Additionally, China’s export control implementation on gallium and germanium—effective August 2023—has introduced a supply risk that cuts both ways. China controls approximately 80 percent of global gallium production and 68 percent of germanium. These materials are essential for GaN and SiC chips used in EV power systems. If China restricts their export further, global automotive chip supply chains will face immediate disruption. Foreign firms should build buffer stocks or diversify sourcing as a contingency.

NEXT STEPS

For foreign executives making decisions on automotive chip strategy in China, three action paths emerge from this analysis:

1. Audit Your Domestic Sourcing Quota Readiness.
If your firm supplies chips directly to Chinese OEMs or Tier-1 suppliers, assess whether your product lines are at risk of being displaced by localization quotas. For chips that cannot be domestically sourced without quality compromise, proactively propose JV or licensing structures that keep you in the procurement pipeline while allowing the OEM to satisfy policy requirements.
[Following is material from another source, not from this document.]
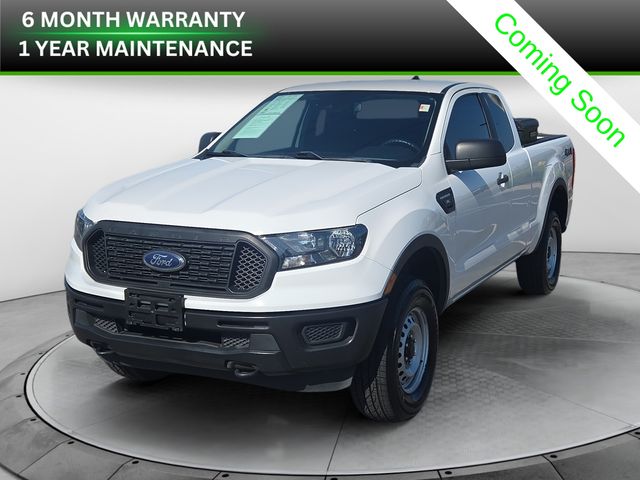 Oxford White 2021 Ford Ranger Pickup Truck Four-Wheel Drive Automatic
2. Pursue AEC-Q100 and ISO 26262 Support as a Service.
Chinese design houses are hungry for certification expertise and pre-validated IP blocks. Offer engineering services that help them fast-track qualification—for a fee. This positions your firm as an enabler rather than a competitor, and builds long-term dependency on your ecosystem.

3. Build Dual-Source Supply Chains for Critical Materials.
If your production relies on gallium, germanium, or rare-earth-based packaging materials, begin qualifying non-Chinese sources now. The window for doing so without production interruption is narrowing. Engage with Southeast Asian and Australian mining partners to secure alternative supply agreements.